2010-07-31
The other peculiar effects of grant funding at universities
A long time ago, I wrote about the power that grant funding gives people at universities. But there's a flip side to grant funding, and it is that people with grant funding often don't really have money as the business world thinks of it.
From the outside, it looks like people with grant funding are rolling in cash; they get hundreds of thousands of dollars, or even million dollar grants. From the inside, though, that money is almost entirely tied down for very specific things. Professors do not get to go to grant agencies, tell them 'I would like to do this promising research; it will take about $200K', and walk away with $200K in their research account that they can spend on anything that's necessary to do the research. Instead, both the grant requests and the grant approvals allocate all of that money to quite specific things; so much for buying servers, so much for storage, so much for network switches, so much to pay two people for a year, and so on.
So far, this may sound just like the budgeting process for a department in a company. But here's the kicker for grant funding: you are legally required to only spend the money on what it was approved for. Does it turn out that two people for a year isn't what you actually needed, or you need more servers and less storage than you thought? Do you have a sudden emergency need for money in some other area of the project? Tough. You're pretty much stuck. There is no spending the money on what you need now and justifying it later, or even going to your boss and saying that you'd like to shift the specific allocations around and here's why.
(Naturally there is an entire cottage industry of figuring out how to slide what you really need into the grant's funding categories in a way that will pass auditing, if you ever get audited. For example, just how much disk space does a server have to have before you can say with a straight face that you bought it for storage, not as a compute server?)
One thing that combines somewhat unhappily with this is that grant agencies generally have restrictions on what sort of things they will fund. There is of course an art to describing what you really need in a way that the grant agency will approve funding for and that you can spend the resulting money on with a straight face.
(Sometimes they also effectively have restrictions on who you can buy from, where in theory you can buy from any vendor that is willing to go to the effort but in practice only a few vendors are interested enough to brave the bureaucracy.)
There are sources of relatively unconstrained grant funding, but they are generally not very large when compared to the constrained sort.

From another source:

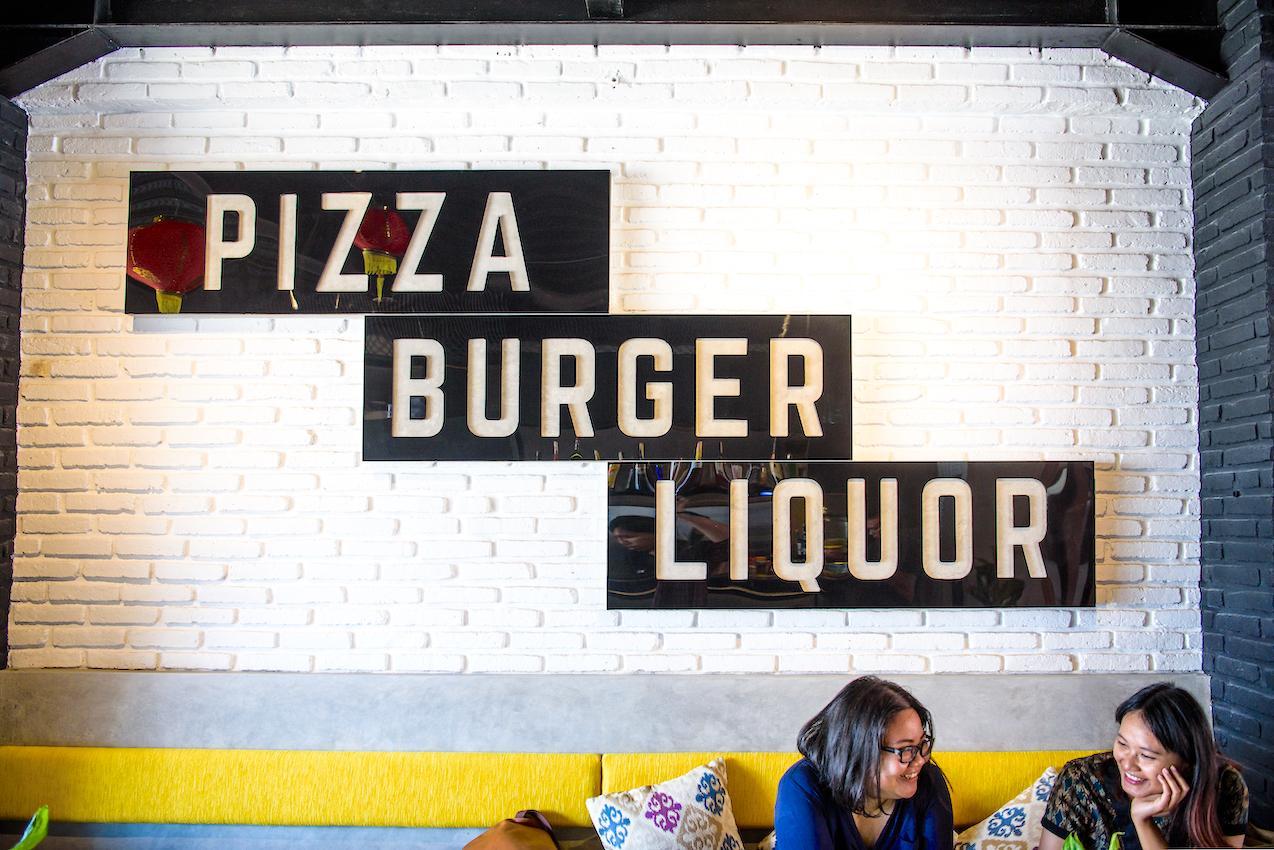 Pizza | Burger | Liquor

Generally all of the big ticket grants that sound so impressive are going to come with lots of restrictions on what that money can actually be used for.
(Ie, it is not so much money as somewhat fuzzy things that haven't shown up on the loading dock yet.)
2010-07-25
iSCSI versus NFS
These days, an increasing number of storage appliances can do both NFS fileservice and iSCSI (generally using the same underlying pool of disk space), which has resulted in me seeing an increasing number of people who are wondering which one they should use.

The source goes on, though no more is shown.